As always lots more here >> http://www.drewbuckleyphotography.com/gigrin.html

Thanks for looking 

drew


----------



## Gruffs (Dec 10, 2007)

Up to your usual standard


----------



## ryanuk (Jun 22, 2007)

stunning pics mate.


----------



## Gruffs (Dec 10, 2007)

Posting again as i think they need more of a mention.

#8 is amazing Drew and i would be really proud of it.

They are all excellent and an inspiration.

Not to mention that they are Red Kites. Captive or Wild?


----------



## Maxtor (Feb 23, 2007)

Stunning photography mate!

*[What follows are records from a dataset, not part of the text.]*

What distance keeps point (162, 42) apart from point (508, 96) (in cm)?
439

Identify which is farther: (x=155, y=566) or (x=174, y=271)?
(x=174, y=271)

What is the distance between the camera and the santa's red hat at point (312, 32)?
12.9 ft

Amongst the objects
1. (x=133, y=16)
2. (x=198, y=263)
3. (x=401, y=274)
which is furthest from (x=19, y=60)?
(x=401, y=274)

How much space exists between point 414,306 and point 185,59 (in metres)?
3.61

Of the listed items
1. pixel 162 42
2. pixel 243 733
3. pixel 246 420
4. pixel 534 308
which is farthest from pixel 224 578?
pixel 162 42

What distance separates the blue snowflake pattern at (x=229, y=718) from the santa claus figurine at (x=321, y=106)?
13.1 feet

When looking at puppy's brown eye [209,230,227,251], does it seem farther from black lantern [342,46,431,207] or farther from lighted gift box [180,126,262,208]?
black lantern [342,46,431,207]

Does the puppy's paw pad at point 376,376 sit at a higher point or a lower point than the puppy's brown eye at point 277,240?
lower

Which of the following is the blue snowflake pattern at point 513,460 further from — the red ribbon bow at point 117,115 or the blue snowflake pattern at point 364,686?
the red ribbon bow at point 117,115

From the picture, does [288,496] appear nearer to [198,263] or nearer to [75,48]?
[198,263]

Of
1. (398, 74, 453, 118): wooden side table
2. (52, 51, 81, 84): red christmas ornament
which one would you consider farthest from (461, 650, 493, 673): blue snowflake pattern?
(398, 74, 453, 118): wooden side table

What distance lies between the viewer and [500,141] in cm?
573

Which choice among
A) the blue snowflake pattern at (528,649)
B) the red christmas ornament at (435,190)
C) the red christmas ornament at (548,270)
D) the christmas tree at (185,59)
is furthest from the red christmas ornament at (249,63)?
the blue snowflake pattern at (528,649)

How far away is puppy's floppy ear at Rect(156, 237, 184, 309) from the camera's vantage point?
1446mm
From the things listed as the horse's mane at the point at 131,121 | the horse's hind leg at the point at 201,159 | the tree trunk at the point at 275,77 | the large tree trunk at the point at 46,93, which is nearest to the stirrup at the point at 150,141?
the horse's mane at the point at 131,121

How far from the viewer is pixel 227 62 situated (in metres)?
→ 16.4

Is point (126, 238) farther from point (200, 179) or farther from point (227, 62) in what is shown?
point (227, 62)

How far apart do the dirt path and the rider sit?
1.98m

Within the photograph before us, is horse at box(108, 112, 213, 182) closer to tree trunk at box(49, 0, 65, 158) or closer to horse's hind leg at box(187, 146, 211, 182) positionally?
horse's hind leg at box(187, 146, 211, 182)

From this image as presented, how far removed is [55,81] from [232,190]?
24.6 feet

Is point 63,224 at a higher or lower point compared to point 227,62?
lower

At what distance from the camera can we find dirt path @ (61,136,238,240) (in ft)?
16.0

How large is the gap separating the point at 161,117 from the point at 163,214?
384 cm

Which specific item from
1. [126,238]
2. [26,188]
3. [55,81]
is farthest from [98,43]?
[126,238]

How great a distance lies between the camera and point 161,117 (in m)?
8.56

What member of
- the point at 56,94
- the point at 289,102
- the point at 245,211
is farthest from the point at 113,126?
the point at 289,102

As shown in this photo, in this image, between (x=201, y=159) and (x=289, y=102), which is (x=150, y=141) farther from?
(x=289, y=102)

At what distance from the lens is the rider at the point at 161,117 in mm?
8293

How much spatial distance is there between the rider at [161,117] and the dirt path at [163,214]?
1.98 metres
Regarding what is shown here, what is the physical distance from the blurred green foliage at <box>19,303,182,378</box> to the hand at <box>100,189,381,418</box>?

Well done. :thumb:

Maxtor.


----------



## catch the pigeo (May 17, 2008)

Truly stunning thanks for sharing


----------



## MARKETMAN (Aug 22, 2006)

Cracking set Of Pictures.. ....:thumb::thumb:


----------



## buckas (Jun 13, 2008)

Thanks all, very much appreciated :thumb::thumb: was quite nervous before shooting them as have heard they're really unpredictable and swoop like swallows, hit rate was pretty good but i did try to keep shutter 1/1000+ as they are mega fast 



Gruffs said:


> Posting again as i think they need more of a mention.
> 
> #8 is amazing Drew and i would be really proud of it.
> 
> ...


hey gruffs thanks mate - they are wild red kites that are fed everyday at 3pm at a feeding station near builth wells - they don't rely on it, it's more like a top up as somedays it takes a few hours for the kites to come down from surrounding areas

http://www.gigrin.co.uk/

have grown from 6 nesting pair in 1992 to over 400 now, and can all be tracked back to one female. there is also a white (leucistic) albino kite that is seen sometimes, bet that's very cool

definately go there if you're up that way, great place 

drew


----------



## Needs a clean (May 24, 2008)

Awesome photos Drew. Thanks for posting them.:thumb::thumb:


----------



## ShibbySi (Nov 19, 2008)

They are some amazing photos dude. I went there back in June and took about 200 shots. I have deleted most of them because they were utter rubbish. How many did you take? From you final selection how many needed to be touched up?

S


----------



## mwbpsx (Jun 23, 2006)

AWESOME pics.....do they ever blink...........the eyes are scary :doublesho


----------



## buckas (Jun 13, 2008)

ShibbySi said:


> They are some amazing photos dude. I went there back in June and took about 200 shots. I have deleted most of them because they were utter rubbish. How many did you take? From you final selection how many needed to be touched up?
> 
> S


thanks 

took about 600, most were bang on - only a few when the AF decided to focus on something else, lol - PP mostly included exposure tweak, de-fogging and a bit of sharpening (RAW)



mwbpsx said:


> AWESOME pics.....do they ever blink...........the eyes are scary :doublesho


thanks - yeh they do, lol got a few shots when they're blinking, like a kinda translucent film goes over the eye, look weirder then 

drew


----------